Compito assegnato 1:
Riassumi in due frasi il testo sul duo fotografico Antonello&Montesi.
Compito assegnato 2:
Rispondi in breve a queste domande sul testo dedicato ad Antonello&Montesi:
(a) Quali tipi di scatti del duo vengono elencati, a partire dal ritratto?
(b) In quale arte fotografica sperimentano i due fotografi?
(c) Con quale studio di grafica hanno una delle collaborazioni più proficue e longeve?

Segmento del documento:
Fotografi di scena/6: Antonello&Montesi

Antonello e Montesi
Phillippe Antonello e Stefano Montesi in un momento di riposo sul set.

Antonello&Montesi (Philippe Antonello e Stefano Montesi) sono senza ombra di dubbio il duo più prolifico e affascinante fra i fotografi ora in circolazione in Italia. Dal ritratto al posato e alle foto sul set, i loro scatti sono inconfondibili per ricchezza creativa e qualità artistica. Con due storie completamente diverse alle spalle e con due stili molto differenti tra loro, sono riusciti a trovare una miscela esplosiva di visione fotografica. I migliori scatti e i migliori poster di film italiani e stranieri provengono dalla loro officina creative: George Clooney, Woody Allen, Jude Law, Jeremy Irons e tante altre star di Hollywood sono state immortalate da loro. L’estro e la passione spingono Antonello&Montesi a studiare sempre e a evolversi, sperimentando nell’arte della fotografia 3D ed esponendo le loro opere in Italia e all’estero; tra le loro collaborazioni più proficue e longeve c’è sicuramente quella con lo studio di grafica BigJellyFish.

Qual è stata la vostra prima macchina fotografica?

Dati raccolti:
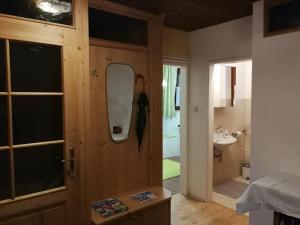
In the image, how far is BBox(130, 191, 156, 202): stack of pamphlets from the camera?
8.55 ft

Risposta all'esercizio 1:
Antonello&Montesi, ovvero Philippe Antonello e Stefano Montesi, sono presentati come il duo più prolifico e affascinante fra i fotografi ora in circolazione in Italia, con scatti inconfondibili che vanno dal ritratto al posato alle foto sul set. Hanno immortalato star come George Clooney, Woody Allen, Jude Law e Jeremy Irons, sperimentano la fotografia 3D, espongono in Italia e all'estero e hanno una lunga collaborazione con lo studio di grafica BigJellyFish.

Risposta all'esercizio 2:
(a) Il ritratto, il posato e le foto sul set.
(b) La fotografia 3D.
(c) BigJellyFish.